His real problems lay elsewhere.  On a steamer, in fact, somewhere between Suez and Bombay.  The fact that a contingent from Scotland Yard was coming to investigate a domestic murder in a normally tranquil region of India was unexpected – and troubling.  Part of Seal’s mind argued that their presence was merely a result of the relative celebrity of the deceased and the accused. But another part of his mind – the darker part, which erupted to the surface on those nights when the heat made sleep an impossibility – saw the intrusion of the London detectives as proof that someone, somewhere, at some point in the long and serpentine chain of command which stretched from London to Bombay, had concluded that Henry Seal was not up to the task at hand.  

             
“She was not just any old lady,” Seal said to Morass, putting his glass on a nearby table and pushing to his feet.  “As evidenced by the fact that the Queen herself has sent a directive and as evidenced by the fact I asked you here today.  The Scotland Yard chaps are going to expect us to deliver them something when they disembark on Thursday.  And these bodies are now going into their tenth day on ice.”

             
Morass raised a bushy eyebrow but said nothing.

             
“In other words, they’re decomposing,” Seal said irritably.

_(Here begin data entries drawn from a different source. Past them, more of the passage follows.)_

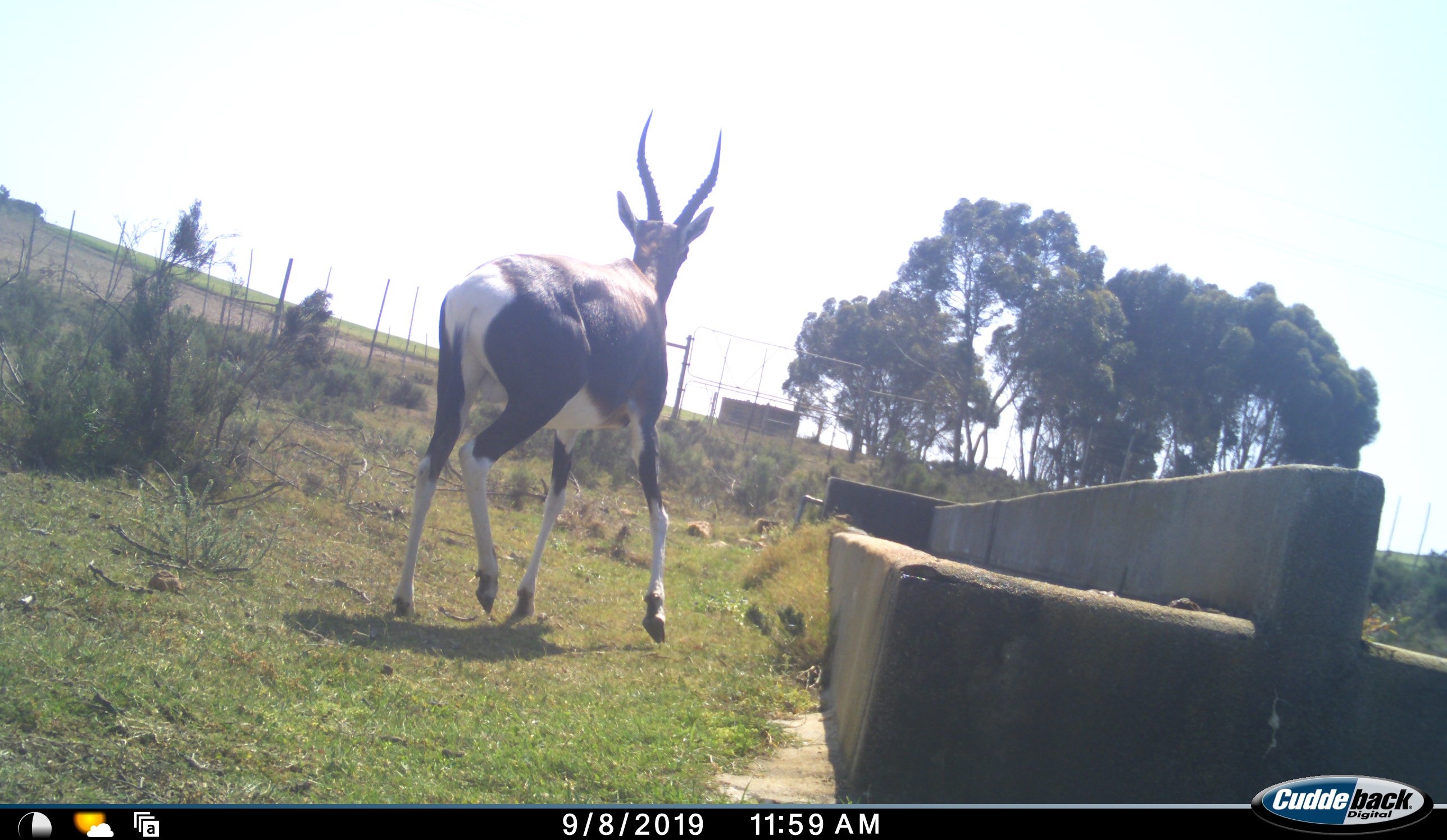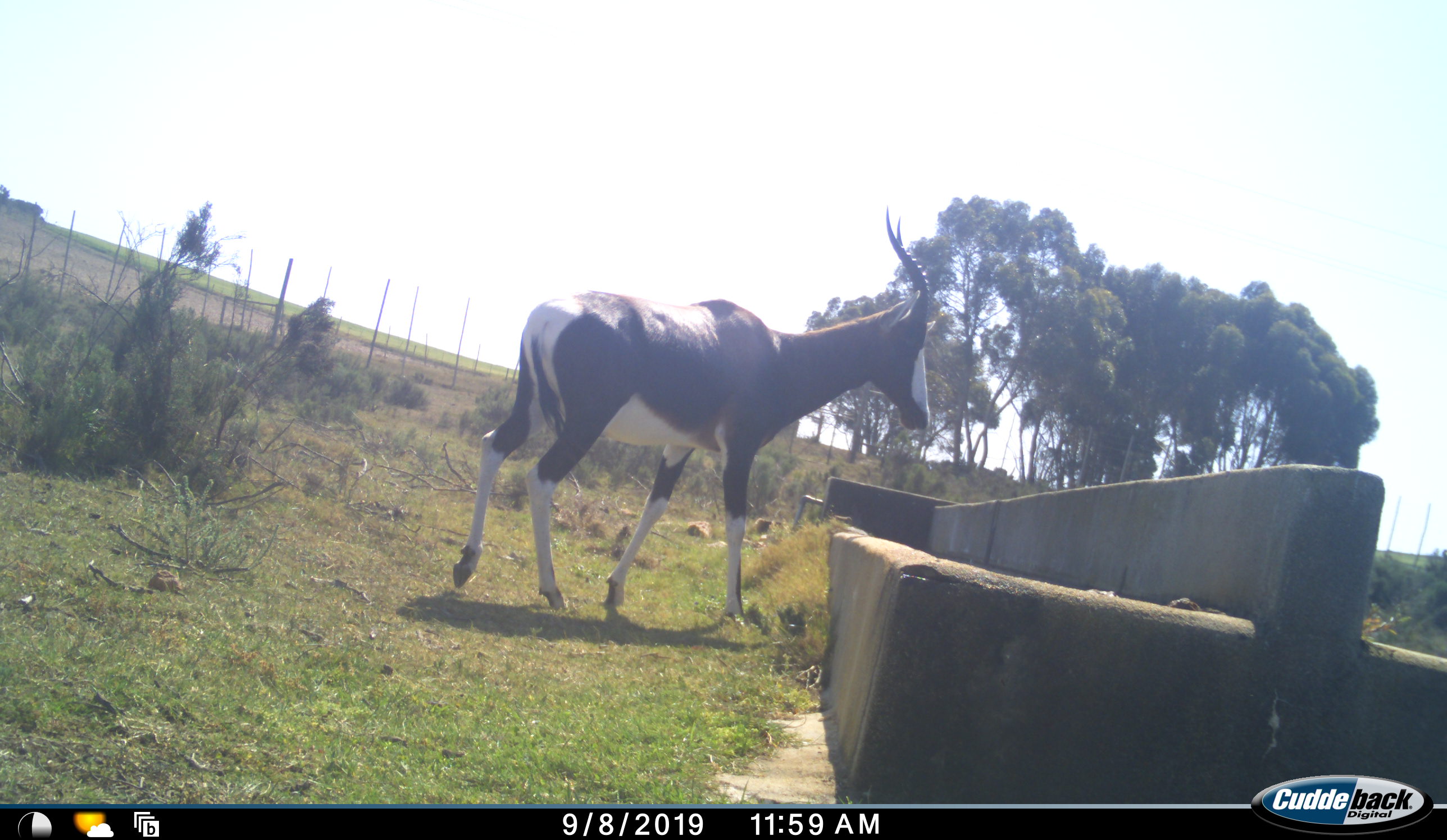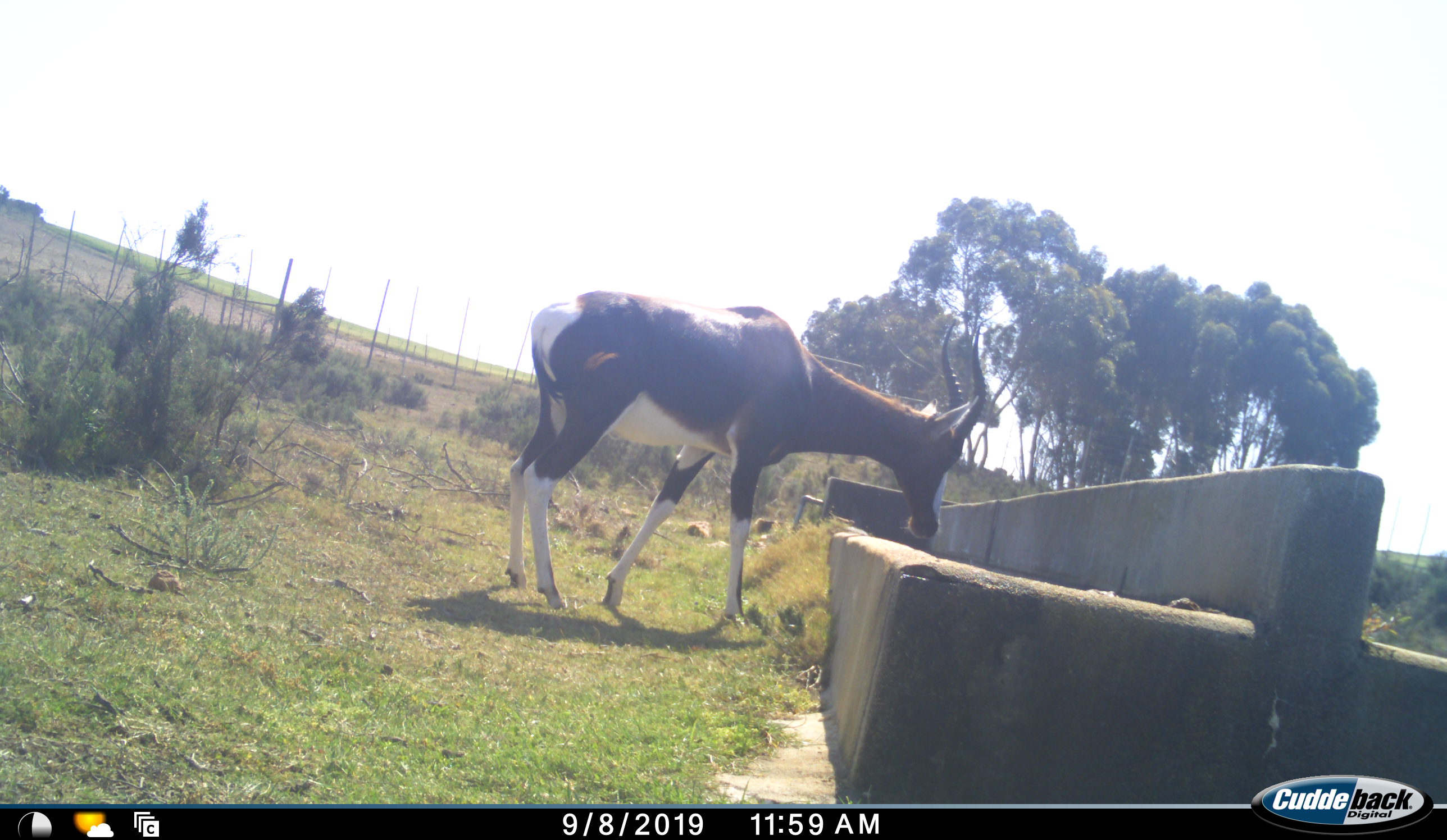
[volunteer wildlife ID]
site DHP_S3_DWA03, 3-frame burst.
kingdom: Animalia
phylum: Chordata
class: Mammalia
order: Artiodactyla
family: Bovidae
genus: Damaliscus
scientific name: Damaliscus pygargus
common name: bontebok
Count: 1.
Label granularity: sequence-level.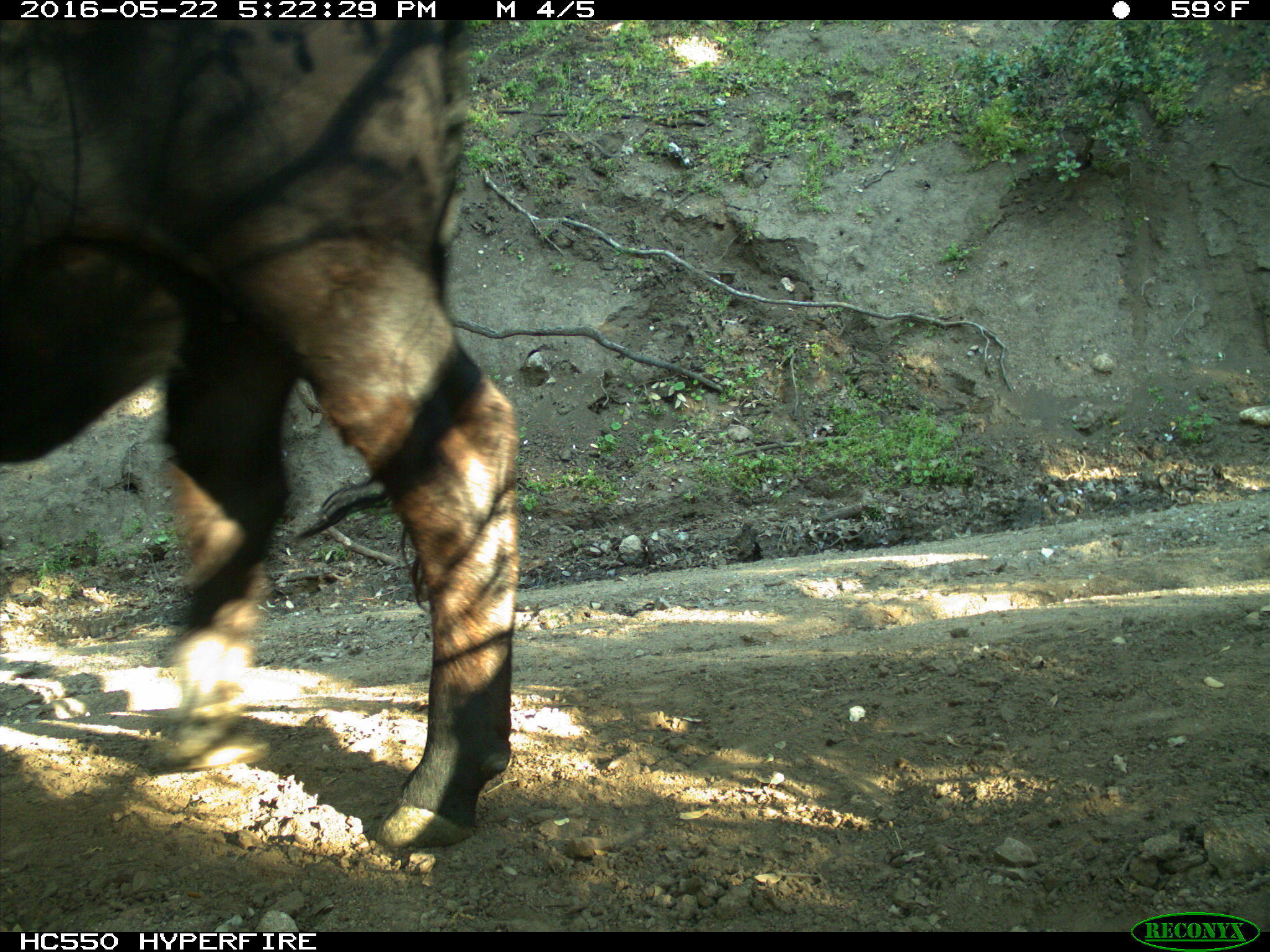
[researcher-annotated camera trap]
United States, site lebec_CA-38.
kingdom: Animalia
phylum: Chordata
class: Mammalia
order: Artiodactyla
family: Bovidae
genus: Bos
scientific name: Bos taurus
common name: domestic cow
Bos taurus (domestic cow).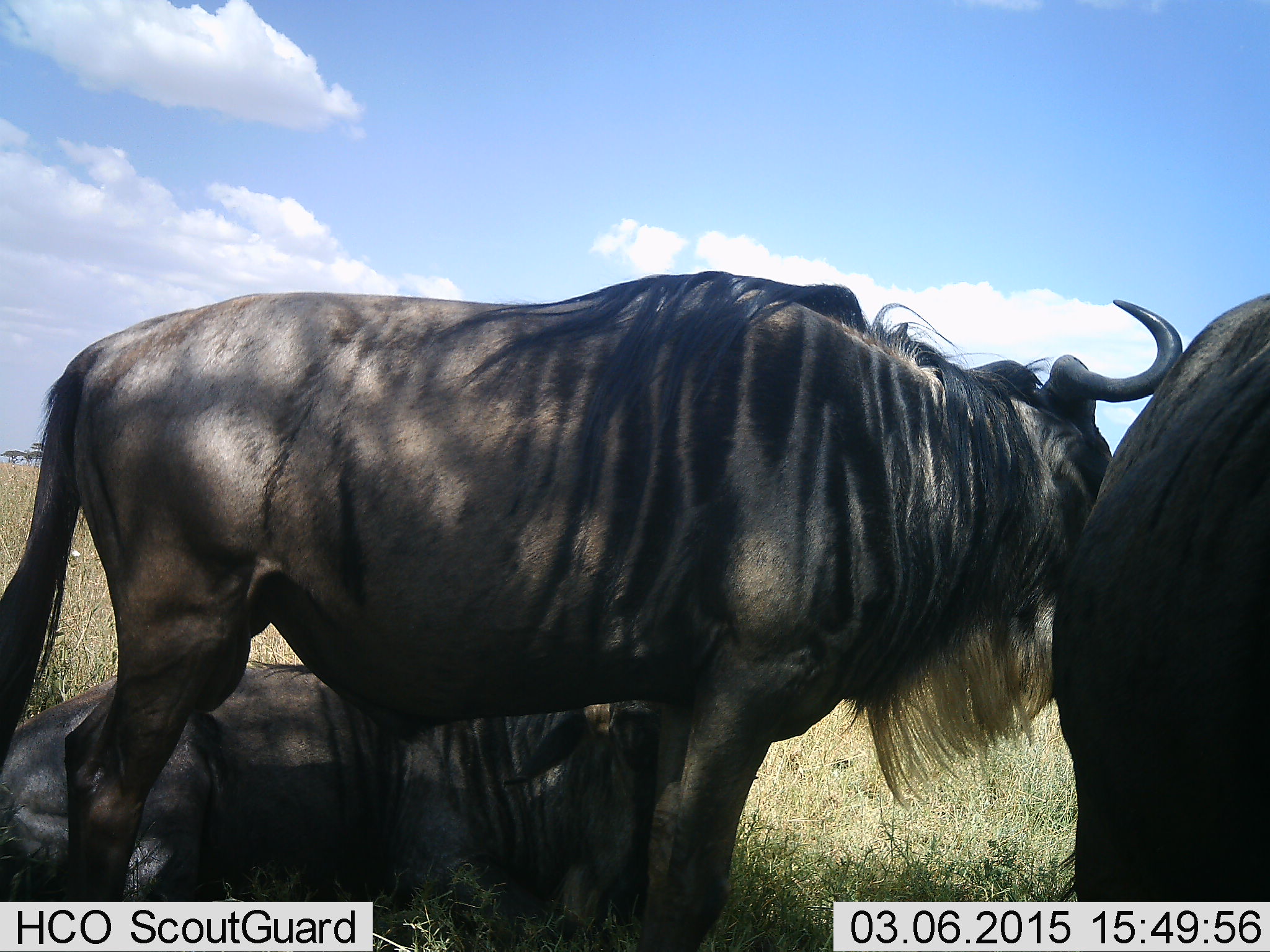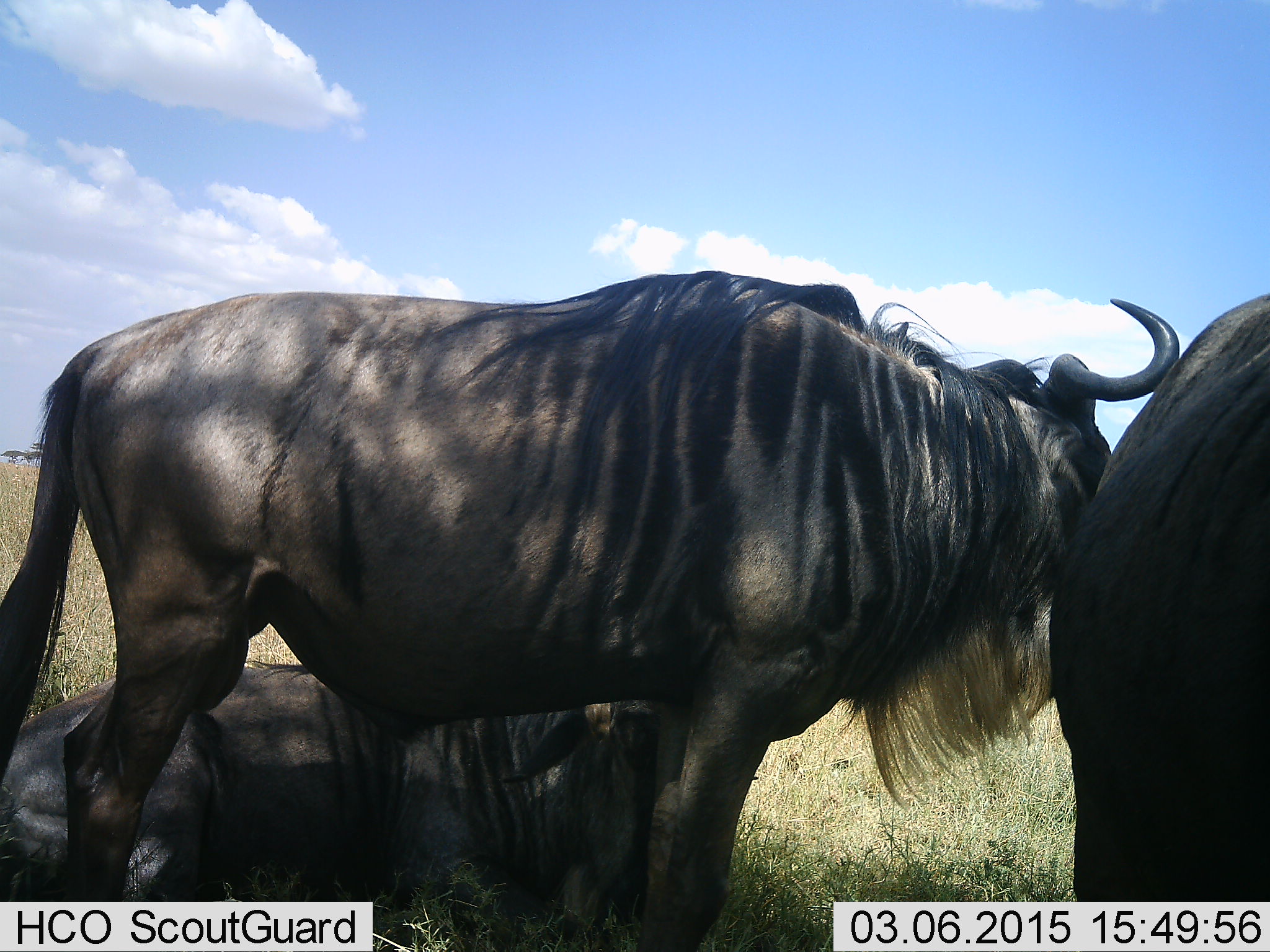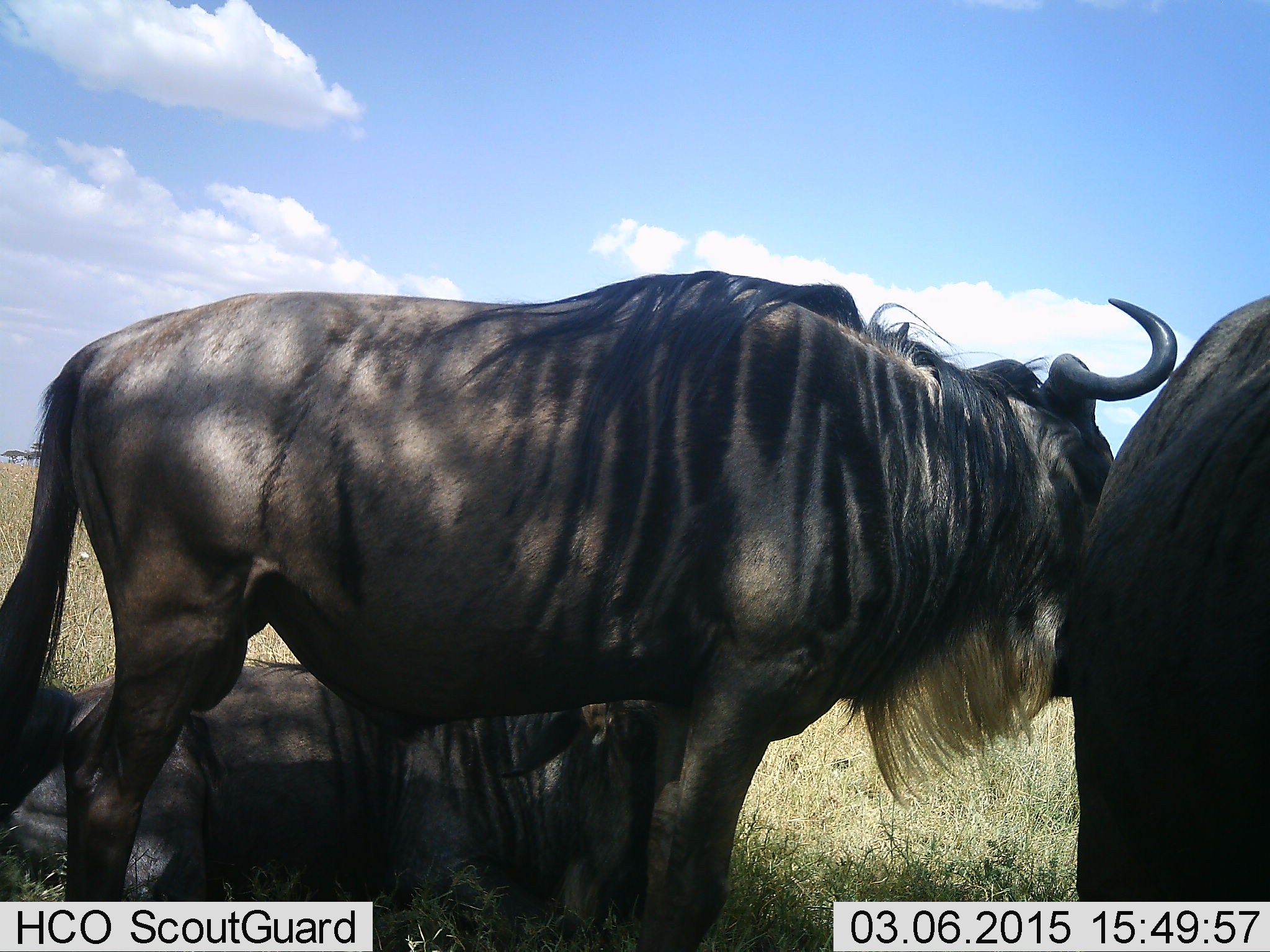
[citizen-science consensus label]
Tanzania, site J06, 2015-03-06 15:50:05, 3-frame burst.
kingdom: Animalia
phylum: Chordata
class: Mammalia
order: Artiodactyla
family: Bovidae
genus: Connochaetes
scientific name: Connochaetes taurinus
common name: blue wildebeest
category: wildebeest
Wildebeest (blue wildebeest) (Connochaetes taurinus), count 3. Behavior (volunteer vote fractions): standing 100%, resting 100%, moving 10%, interacting 0%. Young present (vote fraction): 0%. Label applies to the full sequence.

Could the man deduce nothing at all? “And it’s safe to venture that the extremities are going first.  I suppose you know what that means?”  Without pausing for a response, which he knew was unlikely to come, he answered his own question.  “It means any possibility of collecting useable fingerprints is dwindling daily.”

             
“Fingerprints?” Morass said with a frown.

             
“Impressions, usually in wax or ink, taken from the tips of –“

             
“No, I know what they are, but why the devil should they be of use in this case?”

             
“I don’t know,” Seal admitted.  He had begun to pace but Morass was still seated, lightly twirling his tumbler of gin. “But if the Scotland Yard fellows ask for them and we don’t have them….if we have in fact let the window of opportunity pass and they arrive to find the bodies too deep in molder…”

             
“Why do you fear Scotland Yard so much?” Morass asked, delicately fishing a wayward lime seed from his drink and tossing it into a nearby bush.  The two men were seated on a distant section of the Byculla Club terrace.  They had been greeted with a reasonable degree of courtesy when they entered and had even been offered luncheon, which they readily welcomed.  Morass may have come from the military side and Seal from the Viceroy, but civil servants, no matter what their branch or level, accept food whenever it is offered.  But both of them, for separate reasons, had noted that they had been escorted to a highly undesirable table.  Seated nearly in direct sun, far from the umbrellas where the other diners were clustered. 
We shall let you in
, the table location seemed to suggest, because the paperwork you carry demands it. 
But we shall not make you welcome.

             
“I do not fear the Yard,” Seal said.